Behandlungsfehler und Patientenrechte

Von Rechtsanwalt und Fachanwalt für Arbeitsrecht Michael Box

Wenn eine ärztliche Behandlungsmaßnahme oder ein operativer Eingriff nicht so verlaufen ist wie geplant, stellen sich viele Patienten die Frage, ob die ärztliche Behandlung fachgerecht und fehlerfrei erfolgt ist. Die Beantwortung dieser Frage ist oftmals schwierig, weil der Patient regelmäßig nicht das erforderliche Fachwissen besitzt, um die Qualität der Behandlung beurteilen zu können.

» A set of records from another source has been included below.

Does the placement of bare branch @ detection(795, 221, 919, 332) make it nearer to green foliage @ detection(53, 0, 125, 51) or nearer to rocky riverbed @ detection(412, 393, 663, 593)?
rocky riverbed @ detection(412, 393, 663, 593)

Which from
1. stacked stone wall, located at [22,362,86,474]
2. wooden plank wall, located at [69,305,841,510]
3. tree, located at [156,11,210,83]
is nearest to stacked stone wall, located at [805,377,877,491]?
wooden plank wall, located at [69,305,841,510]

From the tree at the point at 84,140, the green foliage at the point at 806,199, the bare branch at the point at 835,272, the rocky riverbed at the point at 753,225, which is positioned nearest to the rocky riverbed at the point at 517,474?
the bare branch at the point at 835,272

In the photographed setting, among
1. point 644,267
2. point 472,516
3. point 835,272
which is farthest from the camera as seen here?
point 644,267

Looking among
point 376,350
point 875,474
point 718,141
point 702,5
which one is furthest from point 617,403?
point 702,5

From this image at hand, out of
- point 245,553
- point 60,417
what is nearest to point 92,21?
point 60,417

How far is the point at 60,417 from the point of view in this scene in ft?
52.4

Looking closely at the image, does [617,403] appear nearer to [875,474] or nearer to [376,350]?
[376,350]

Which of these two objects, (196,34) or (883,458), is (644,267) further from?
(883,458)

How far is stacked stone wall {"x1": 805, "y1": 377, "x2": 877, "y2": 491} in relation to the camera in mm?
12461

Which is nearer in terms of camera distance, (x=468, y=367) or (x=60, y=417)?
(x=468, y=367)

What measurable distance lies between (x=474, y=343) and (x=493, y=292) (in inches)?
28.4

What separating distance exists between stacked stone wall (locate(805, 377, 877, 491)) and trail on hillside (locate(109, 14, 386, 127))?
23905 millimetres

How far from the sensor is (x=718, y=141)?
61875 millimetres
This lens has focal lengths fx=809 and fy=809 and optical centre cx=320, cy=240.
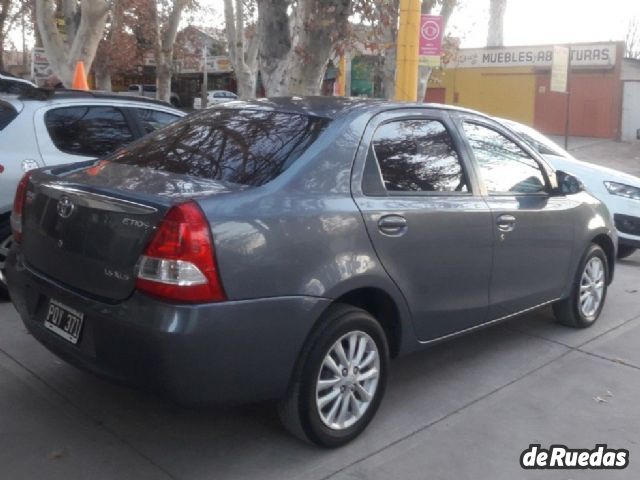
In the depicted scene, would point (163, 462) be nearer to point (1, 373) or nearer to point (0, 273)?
point (1, 373)

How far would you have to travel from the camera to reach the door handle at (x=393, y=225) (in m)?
4.01

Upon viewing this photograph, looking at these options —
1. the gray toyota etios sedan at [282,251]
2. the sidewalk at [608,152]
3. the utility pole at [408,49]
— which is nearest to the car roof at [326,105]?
the gray toyota etios sedan at [282,251]

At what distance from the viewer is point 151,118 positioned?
658 cm

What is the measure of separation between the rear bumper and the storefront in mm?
23452

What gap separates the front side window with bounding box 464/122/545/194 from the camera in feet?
16.0

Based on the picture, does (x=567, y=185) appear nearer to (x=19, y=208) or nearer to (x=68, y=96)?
(x=19, y=208)

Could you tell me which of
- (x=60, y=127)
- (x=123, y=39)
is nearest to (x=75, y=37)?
(x=60, y=127)

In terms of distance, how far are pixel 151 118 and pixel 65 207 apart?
9.67 feet

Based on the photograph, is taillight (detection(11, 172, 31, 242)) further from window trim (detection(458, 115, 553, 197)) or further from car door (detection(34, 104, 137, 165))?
window trim (detection(458, 115, 553, 197))

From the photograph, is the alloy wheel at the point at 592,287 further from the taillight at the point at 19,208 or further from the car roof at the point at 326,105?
the taillight at the point at 19,208

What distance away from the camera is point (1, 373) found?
4.65m

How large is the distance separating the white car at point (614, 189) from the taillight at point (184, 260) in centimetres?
552

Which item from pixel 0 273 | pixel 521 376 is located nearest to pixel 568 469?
pixel 521 376

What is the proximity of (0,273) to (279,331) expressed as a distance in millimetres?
3157
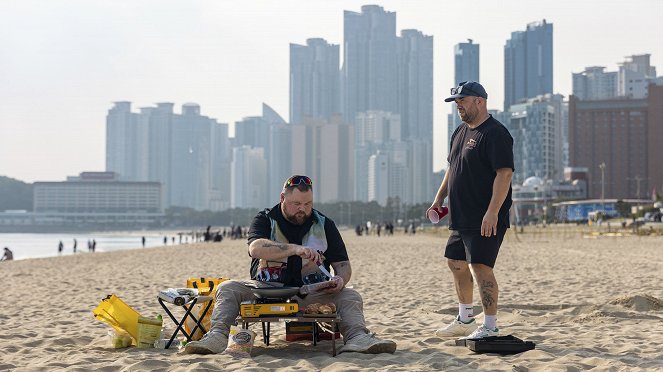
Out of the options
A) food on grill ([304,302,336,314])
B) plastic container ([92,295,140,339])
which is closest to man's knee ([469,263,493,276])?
food on grill ([304,302,336,314])

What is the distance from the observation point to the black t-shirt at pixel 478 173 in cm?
585

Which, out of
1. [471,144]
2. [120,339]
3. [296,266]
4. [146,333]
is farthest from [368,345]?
[120,339]

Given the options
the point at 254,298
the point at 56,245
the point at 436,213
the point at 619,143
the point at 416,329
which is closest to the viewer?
the point at 254,298

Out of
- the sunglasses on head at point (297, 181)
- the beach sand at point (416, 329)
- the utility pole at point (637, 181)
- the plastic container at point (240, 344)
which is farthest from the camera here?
the utility pole at point (637, 181)

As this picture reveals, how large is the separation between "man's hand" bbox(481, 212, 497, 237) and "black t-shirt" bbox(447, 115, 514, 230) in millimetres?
132

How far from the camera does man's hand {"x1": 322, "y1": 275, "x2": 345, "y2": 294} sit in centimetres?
568

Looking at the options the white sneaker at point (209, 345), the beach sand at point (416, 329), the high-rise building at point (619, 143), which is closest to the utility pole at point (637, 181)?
the high-rise building at point (619, 143)

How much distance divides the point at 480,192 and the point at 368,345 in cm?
138

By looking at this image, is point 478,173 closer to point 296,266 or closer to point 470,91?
point 470,91

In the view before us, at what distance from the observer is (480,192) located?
5.95 meters

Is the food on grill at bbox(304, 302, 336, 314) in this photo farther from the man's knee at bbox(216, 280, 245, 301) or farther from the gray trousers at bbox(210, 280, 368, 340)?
the man's knee at bbox(216, 280, 245, 301)

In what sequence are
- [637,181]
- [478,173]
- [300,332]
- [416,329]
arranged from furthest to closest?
1. [637,181]
2. [416,329]
3. [300,332]
4. [478,173]

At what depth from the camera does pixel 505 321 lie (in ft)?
25.8

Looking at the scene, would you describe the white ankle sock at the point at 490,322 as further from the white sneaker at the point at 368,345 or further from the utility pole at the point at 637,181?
the utility pole at the point at 637,181
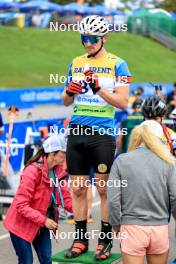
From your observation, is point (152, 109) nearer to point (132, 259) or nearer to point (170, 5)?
point (132, 259)

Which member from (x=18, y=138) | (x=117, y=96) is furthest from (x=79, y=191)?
(x=18, y=138)

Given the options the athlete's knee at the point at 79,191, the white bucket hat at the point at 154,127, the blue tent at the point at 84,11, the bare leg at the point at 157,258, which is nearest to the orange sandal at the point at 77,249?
the athlete's knee at the point at 79,191

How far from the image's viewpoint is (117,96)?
6.40 metres

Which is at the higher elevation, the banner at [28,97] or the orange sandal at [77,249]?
the banner at [28,97]

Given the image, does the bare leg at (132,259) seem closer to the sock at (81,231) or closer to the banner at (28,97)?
the sock at (81,231)

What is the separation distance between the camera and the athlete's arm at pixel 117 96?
20.6 ft

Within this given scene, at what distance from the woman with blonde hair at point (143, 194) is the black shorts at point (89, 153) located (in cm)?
159

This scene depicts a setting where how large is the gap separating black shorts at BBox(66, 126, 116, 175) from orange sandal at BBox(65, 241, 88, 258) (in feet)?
2.52

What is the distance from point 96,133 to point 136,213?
1778 mm

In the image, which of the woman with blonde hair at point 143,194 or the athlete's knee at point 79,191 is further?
the athlete's knee at point 79,191

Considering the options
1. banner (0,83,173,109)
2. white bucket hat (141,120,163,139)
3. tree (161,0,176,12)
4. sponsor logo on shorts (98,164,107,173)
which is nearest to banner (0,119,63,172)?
sponsor logo on shorts (98,164,107,173)

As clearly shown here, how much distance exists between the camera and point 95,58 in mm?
6527

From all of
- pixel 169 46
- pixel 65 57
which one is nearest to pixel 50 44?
pixel 65 57

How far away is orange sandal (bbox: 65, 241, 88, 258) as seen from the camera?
6.84 meters
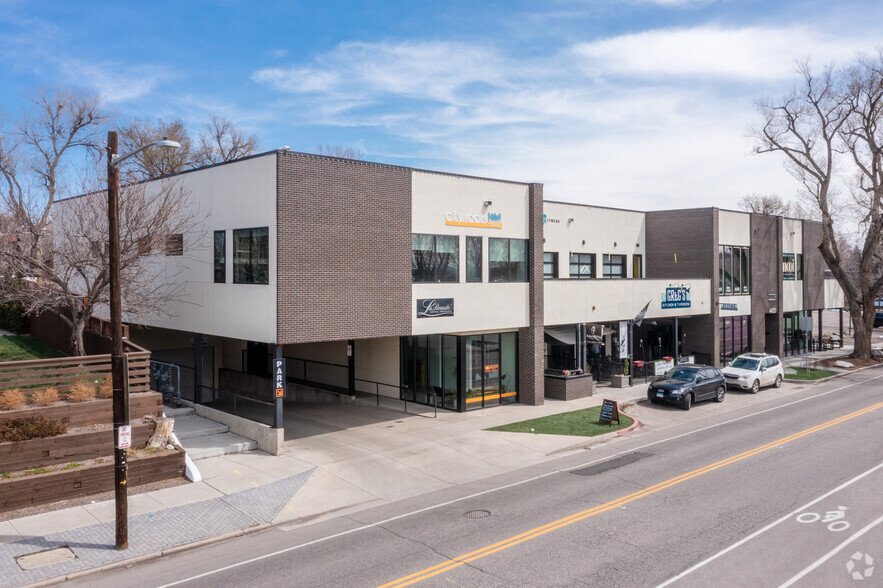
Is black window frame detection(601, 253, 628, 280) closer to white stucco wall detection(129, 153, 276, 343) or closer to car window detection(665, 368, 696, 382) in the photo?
Answer: car window detection(665, 368, 696, 382)

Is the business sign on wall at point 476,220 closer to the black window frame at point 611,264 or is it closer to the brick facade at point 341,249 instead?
the brick facade at point 341,249

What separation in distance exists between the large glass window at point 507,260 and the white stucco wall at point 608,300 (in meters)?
1.77

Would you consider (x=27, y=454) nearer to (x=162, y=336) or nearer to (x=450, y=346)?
(x=450, y=346)

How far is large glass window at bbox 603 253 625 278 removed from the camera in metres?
37.3

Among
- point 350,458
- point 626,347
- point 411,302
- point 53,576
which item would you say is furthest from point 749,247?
point 53,576

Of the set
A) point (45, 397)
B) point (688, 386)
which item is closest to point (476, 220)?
point (688, 386)

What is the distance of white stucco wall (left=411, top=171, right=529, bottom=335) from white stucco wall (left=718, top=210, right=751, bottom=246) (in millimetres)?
17361

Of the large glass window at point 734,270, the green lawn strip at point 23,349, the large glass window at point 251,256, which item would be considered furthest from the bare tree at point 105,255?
the large glass window at point 734,270

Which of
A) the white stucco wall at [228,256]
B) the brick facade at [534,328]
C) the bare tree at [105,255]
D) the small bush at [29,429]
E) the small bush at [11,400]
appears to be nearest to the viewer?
the small bush at [29,429]

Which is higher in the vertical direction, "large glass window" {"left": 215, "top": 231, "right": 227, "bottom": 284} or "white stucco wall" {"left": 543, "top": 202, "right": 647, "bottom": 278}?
"white stucco wall" {"left": 543, "top": 202, "right": 647, "bottom": 278}

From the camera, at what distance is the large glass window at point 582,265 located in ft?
115

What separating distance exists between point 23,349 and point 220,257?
1397 centimetres

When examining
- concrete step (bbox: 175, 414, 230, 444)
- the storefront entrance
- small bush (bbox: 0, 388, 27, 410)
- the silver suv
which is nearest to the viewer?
small bush (bbox: 0, 388, 27, 410)


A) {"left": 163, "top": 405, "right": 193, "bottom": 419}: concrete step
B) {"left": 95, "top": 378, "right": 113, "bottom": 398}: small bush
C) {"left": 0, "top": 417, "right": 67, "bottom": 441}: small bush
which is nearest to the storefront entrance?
{"left": 163, "top": 405, "right": 193, "bottom": 419}: concrete step
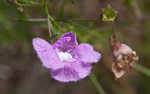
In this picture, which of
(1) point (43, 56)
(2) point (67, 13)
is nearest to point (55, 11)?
(2) point (67, 13)

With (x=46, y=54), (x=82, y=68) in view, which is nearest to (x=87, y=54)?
(x=82, y=68)

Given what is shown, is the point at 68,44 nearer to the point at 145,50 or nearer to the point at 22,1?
the point at 22,1

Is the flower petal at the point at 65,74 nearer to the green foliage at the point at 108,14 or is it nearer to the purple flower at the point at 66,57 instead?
the purple flower at the point at 66,57

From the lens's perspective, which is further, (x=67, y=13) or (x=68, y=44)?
(x=67, y=13)

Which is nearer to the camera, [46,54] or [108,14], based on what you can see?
[46,54]

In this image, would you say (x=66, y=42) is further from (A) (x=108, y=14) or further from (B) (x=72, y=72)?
(A) (x=108, y=14)
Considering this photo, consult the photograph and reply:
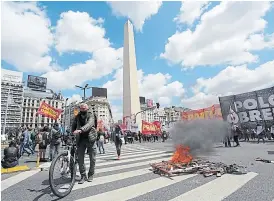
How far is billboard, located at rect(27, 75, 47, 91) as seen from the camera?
4055 inches

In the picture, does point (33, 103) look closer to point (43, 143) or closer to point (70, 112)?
point (70, 112)

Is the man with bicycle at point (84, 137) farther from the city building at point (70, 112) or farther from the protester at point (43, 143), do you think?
the protester at point (43, 143)

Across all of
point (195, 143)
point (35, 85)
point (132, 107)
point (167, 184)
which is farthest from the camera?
point (35, 85)

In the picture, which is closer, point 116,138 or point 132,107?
point 116,138

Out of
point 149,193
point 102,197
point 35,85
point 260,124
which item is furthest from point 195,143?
point 35,85

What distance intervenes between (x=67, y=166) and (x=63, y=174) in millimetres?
173

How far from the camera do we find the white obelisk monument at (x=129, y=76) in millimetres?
44812

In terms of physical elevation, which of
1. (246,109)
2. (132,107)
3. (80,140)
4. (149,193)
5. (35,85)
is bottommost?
(149,193)

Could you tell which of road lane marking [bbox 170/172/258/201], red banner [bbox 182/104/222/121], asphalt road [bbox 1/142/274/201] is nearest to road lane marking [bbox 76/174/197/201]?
asphalt road [bbox 1/142/274/201]

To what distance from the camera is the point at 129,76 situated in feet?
147

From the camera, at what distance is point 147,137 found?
1387 inches

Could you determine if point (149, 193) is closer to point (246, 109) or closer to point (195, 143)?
point (195, 143)

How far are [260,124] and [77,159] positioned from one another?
69.1ft

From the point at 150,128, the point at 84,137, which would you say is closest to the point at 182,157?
the point at 84,137
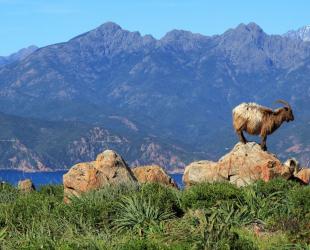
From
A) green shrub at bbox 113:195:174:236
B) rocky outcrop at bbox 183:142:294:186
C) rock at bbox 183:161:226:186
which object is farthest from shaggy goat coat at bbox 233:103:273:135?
green shrub at bbox 113:195:174:236

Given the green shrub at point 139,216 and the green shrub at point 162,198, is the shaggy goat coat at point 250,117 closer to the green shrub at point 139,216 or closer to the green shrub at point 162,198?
the green shrub at point 162,198

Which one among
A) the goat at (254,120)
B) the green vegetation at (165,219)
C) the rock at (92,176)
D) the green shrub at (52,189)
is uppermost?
the goat at (254,120)

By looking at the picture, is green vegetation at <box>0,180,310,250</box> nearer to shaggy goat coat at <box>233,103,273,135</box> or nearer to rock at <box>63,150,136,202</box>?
rock at <box>63,150,136,202</box>

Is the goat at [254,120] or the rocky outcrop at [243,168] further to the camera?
the goat at [254,120]

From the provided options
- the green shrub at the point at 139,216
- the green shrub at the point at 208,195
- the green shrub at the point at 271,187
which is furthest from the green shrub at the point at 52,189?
the green shrub at the point at 139,216

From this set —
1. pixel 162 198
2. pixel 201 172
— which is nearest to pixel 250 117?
pixel 201 172

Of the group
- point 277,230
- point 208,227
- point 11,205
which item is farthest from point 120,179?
point 208,227

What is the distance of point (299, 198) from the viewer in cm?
1933

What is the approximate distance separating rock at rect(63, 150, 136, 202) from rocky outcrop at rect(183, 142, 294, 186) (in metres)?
3.70

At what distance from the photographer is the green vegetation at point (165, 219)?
14.2 m

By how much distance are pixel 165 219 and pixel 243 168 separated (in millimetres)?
9630

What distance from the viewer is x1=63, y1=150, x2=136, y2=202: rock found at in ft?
76.5

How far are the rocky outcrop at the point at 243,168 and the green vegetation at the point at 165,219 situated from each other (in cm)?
389

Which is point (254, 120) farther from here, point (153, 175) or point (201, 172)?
point (153, 175)
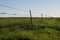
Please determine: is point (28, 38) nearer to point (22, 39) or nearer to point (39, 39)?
point (22, 39)

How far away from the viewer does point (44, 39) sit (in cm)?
1499

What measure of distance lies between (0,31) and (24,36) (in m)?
4.16

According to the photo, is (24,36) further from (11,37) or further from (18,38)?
(11,37)

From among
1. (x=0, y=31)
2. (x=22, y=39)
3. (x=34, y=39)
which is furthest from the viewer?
(x=0, y=31)

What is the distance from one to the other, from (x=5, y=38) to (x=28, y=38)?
7.55 feet

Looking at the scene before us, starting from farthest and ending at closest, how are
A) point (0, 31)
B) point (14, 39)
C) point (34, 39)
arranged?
point (0, 31) → point (34, 39) → point (14, 39)

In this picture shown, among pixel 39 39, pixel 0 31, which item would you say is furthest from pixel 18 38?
pixel 0 31

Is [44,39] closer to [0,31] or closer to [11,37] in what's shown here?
[11,37]

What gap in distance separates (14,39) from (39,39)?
3.46 m

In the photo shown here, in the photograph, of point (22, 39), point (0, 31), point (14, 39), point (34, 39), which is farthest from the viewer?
point (0, 31)

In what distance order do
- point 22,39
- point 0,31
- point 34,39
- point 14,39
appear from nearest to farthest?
point 14,39
point 22,39
point 34,39
point 0,31

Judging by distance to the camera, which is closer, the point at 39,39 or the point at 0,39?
the point at 0,39

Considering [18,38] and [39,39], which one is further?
[39,39]

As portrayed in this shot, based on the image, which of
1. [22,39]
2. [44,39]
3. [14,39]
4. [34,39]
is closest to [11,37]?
[14,39]
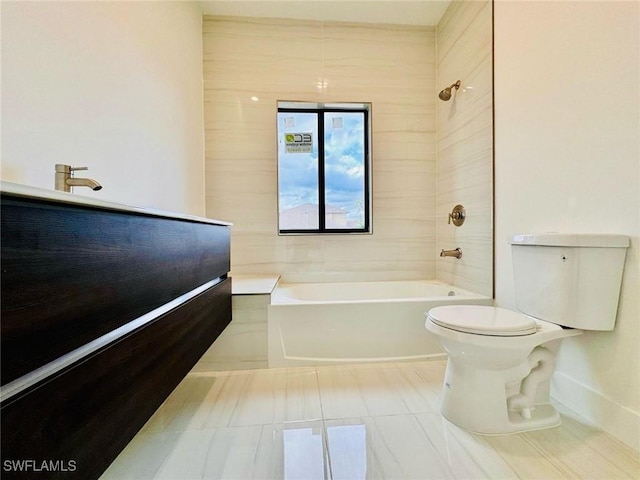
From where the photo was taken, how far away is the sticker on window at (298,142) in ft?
8.63

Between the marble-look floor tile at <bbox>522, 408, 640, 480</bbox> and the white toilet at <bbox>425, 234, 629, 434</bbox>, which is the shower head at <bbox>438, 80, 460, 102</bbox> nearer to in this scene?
the white toilet at <bbox>425, 234, 629, 434</bbox>

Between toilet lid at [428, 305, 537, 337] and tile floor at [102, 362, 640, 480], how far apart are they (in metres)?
0.40

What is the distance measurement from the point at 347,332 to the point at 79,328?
4.68ft

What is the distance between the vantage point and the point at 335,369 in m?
1.73

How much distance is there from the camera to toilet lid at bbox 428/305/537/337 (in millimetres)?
1122

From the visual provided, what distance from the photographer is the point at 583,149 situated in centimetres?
127

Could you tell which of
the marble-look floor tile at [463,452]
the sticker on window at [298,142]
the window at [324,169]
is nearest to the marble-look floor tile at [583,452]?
the marble-look floor tile at [463,452]

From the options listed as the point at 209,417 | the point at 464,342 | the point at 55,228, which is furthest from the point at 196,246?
the point at 464,342

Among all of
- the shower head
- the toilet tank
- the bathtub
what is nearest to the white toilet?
the toilet tank

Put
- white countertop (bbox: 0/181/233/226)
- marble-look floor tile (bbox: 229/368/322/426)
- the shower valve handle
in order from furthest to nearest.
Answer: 1. the shower valve handle
2. marble-look floor tile (bbox: 229/368/322/426)
3. white countertop (bbox: 0/181/233/226)

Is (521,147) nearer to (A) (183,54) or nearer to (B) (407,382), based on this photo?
(B) (407,382)

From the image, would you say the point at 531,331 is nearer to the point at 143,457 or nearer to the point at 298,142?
the point at 143,457

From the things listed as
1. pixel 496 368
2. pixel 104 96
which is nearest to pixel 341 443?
pixel 496 368

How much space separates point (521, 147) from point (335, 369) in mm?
1587
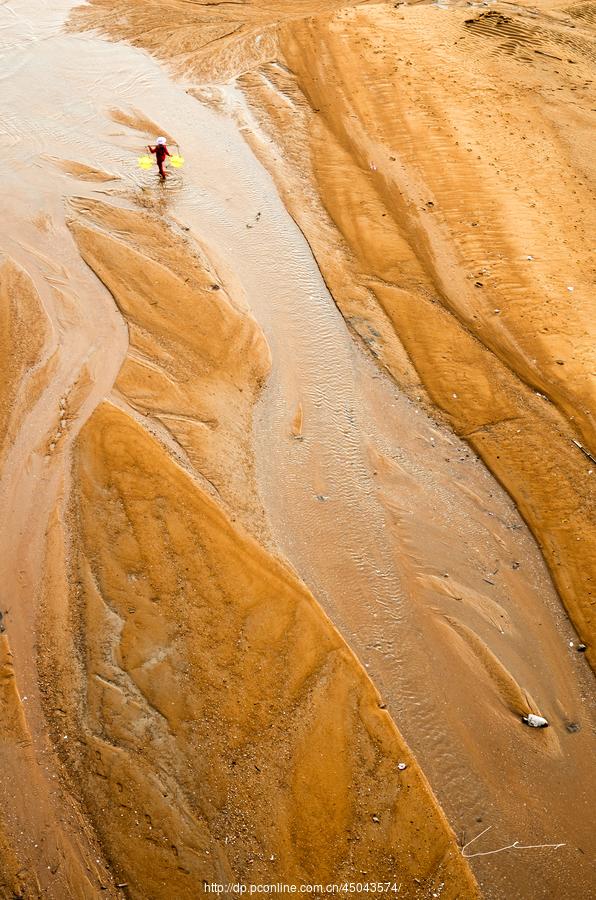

Ihr gutes Recht_Box_PortraitSoweit der Patient – nach seiner Auffassung – unnötige Schmerzen, eine dauernde Schädigung oder einen sonstigen Nachteil davongetragen hat, ist ihm Folgendes zu raten:

Die sachgerechte Prüfung etwaiger Arzthaftungsansprüche kann im Idealfall zwischen den Parteien – also Arzt und Patient – organisiert werden, indem man sich z.B. auf einen Gutachter einigt. Dieser Idealfall wird nach Erfahrung des Verfassers jedoch nur selten Anwendung finden, weil der Arzt oftmals kein eigenes Verschulden erkennt und daher zu keinen Zugeständnissen bereit ist;

  • der Patient nicht den Mut hat, seinen Arzt mit den Vorwurf der Fehlbehandlung zu konfrontieren;
  • die hinter dem Arzt stehende Haftpflichtversicherung mit der Vorgehensweise nicht einverstanden ist;
  • weder Patient noch Arzt die Kosten des zu bestellenden Gutachters übernehmen wollen.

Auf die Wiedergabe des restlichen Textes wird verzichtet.